AI is here to stay in healthcare
If you’re working in the digital health space, it's hard to avoid robust discussions about artificial intelligence or machine learning. If you look at any programme for any healthtech conference, you’re almost guaranteed to see at least one speaker or presentation on the topic.
In a recent survey, 487 pathologists reported that “the majority of respondents carried generally positive attitudes towards AI, with nearly 75% reporting interest or excitement in AI as a diagnostic tool to facilitate improvements in workflow efficiency and quality assurance in pathology.”
In another survey of specifically ophthalmology, radiology/radiation oncology & dermatology, 71% believed artificial intelligence would improve their field of medicine, and 85% feels that the medical workforce needs would be impacted by the technology within the next decade.
With massive amounts of R&D funnelled into this area, from the ground-breaking fields of oncology and neurology, to now sports-science, ophthalmology as well as more administrative applications like patient reported outcomes & billing/insurance, it’s hard to say that people are still on the fence.
AI in practice
There is a large number of start-ups in this space, including many here in Australia, that are looking to apply Machine learning and AI techniques to leverage efficiencies in image & data processing, or provide insights into population health.
One start-up that Curve has worked with from ideation through to Minimum Viable Product is Macuject.
Conceived by Dr. Devinder Chauhan in 2016, Macuject combines patient management, clinic decision support & a trained model for imaging inferencing, aiming to reduce costs, improve patient outcomes and provide guidance around best treatment practices to help address the massive global problem of undertreatment of macular degeneration.
When Dr Chauhan approached Curve, he saw the perfect opportunity to revolutionise his field.
We helped guide him to a minimum viable product with our design principles (human-centered and iterative, to ensure you solve the right problem), through some ups & downs, some beta-testing, more feedback, key opinion leader engagement, and now they’re accelerating with a growing team of their own.
All that couldn’t come at a better time. In a presentation at EURETINA 2019 (European Society of Retina Specialists), attendees were asked about the impact of AI in their field:
Curve has worked on training models for physical rehabilitation, to ensure adherence of exercises for patients in-home therapies, and is currently working around patient administration and patient reported outcomes.
We’ve also invested energy into some of the off-the-shelf services now available from AWS, IBM & Google, using their natural language processing to help quickly get information out of the big data healthcare creates.
The dark side of AI in healthcare
While there is an overwhelming feeling that healthcare will be positively impacted and evolved due to AI in many and varied ways, it’s important to be aware of its potential pitfalls and downsides.
Some research has shown that deep learning has the unfortunate and damaging tendency to perpetuate discrimination.
Poor AI bias is a nuanced and complex issue. It’s often the result of a confluence of decisions including a poorly framed problem, unrepresentative data, and discriminatory attribute selection when preparing data - which is what makes it difficult to pinpoint and prevent.
Given the existing disparities in pain in underserved populations, AI has the potential to be a driver of change and improvement, as long as these issues aren’t left unaddressed.

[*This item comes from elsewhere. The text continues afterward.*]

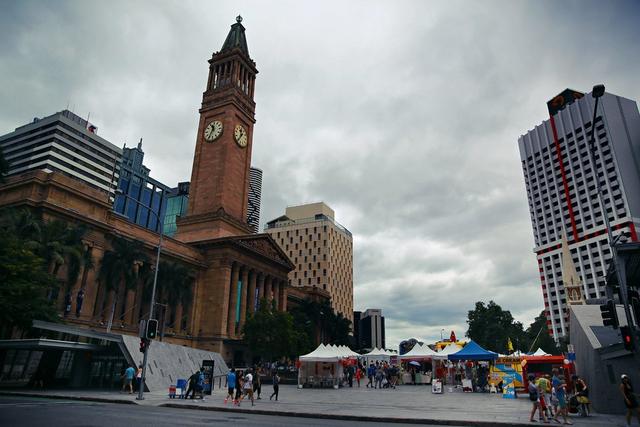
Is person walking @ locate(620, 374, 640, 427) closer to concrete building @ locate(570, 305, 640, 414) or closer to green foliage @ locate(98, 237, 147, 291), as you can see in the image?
concrete building @ locate(570, 305, 640, 414)

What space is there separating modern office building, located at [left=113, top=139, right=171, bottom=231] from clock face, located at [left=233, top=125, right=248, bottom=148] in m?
101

The future of AI in healthcare
There are many instances in which AI has the ability to perform healthcare tasks as well as - or in some cases, better than - humans.
But there’s certainly a long road ahead before the large scale automation of healthcare professional jobs is realistic , or even feasible. The “human” factors are so important in this industry, and even with the best natural language processing or chat-bots, our desire to be seen and addressed by a human - not a bot - for connection, will remain a key element of healthcare.

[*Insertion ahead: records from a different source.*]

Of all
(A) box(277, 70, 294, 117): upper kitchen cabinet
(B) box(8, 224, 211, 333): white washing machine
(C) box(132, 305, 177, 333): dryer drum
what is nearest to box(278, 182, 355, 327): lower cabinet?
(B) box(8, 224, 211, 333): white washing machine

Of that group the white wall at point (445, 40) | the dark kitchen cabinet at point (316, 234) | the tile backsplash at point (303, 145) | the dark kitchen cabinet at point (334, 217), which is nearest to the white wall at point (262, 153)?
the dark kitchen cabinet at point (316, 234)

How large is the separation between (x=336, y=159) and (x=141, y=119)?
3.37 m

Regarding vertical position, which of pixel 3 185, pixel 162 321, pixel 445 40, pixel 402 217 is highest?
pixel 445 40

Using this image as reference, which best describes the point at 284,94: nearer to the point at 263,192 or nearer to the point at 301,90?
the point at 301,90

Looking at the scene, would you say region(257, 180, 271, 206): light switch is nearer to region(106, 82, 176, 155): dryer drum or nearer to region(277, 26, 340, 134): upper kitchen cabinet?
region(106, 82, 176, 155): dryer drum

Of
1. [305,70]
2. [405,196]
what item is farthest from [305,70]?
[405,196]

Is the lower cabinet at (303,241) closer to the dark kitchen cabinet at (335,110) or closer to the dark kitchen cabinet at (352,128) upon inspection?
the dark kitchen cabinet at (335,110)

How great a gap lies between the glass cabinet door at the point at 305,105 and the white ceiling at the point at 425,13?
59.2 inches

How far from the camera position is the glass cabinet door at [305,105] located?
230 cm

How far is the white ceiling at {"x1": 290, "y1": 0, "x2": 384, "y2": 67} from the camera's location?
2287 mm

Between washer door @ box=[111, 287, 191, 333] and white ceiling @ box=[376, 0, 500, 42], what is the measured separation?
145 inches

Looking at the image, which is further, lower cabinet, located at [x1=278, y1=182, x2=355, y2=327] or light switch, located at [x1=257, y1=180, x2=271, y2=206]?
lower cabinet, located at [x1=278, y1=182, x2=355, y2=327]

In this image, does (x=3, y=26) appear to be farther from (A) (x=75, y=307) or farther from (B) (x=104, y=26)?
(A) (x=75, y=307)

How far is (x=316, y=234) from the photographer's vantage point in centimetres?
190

In the meantime, AI will continue to be implemented in key areas such as diagnosis and treatment recommendations, patient engagement and adherence, and administrative activities, and our role is to remain vigilant and conscious of the ethical issue that AI might also give rise to as we make better and broader use of it. It’s about fit for purpose, and if we can integrate these technologies to reduce errors in repetitive processes or tasks, or allow clinicians to focus on what matters, then we can move to a world of AI-Assisted workplaces that focus on our strengths.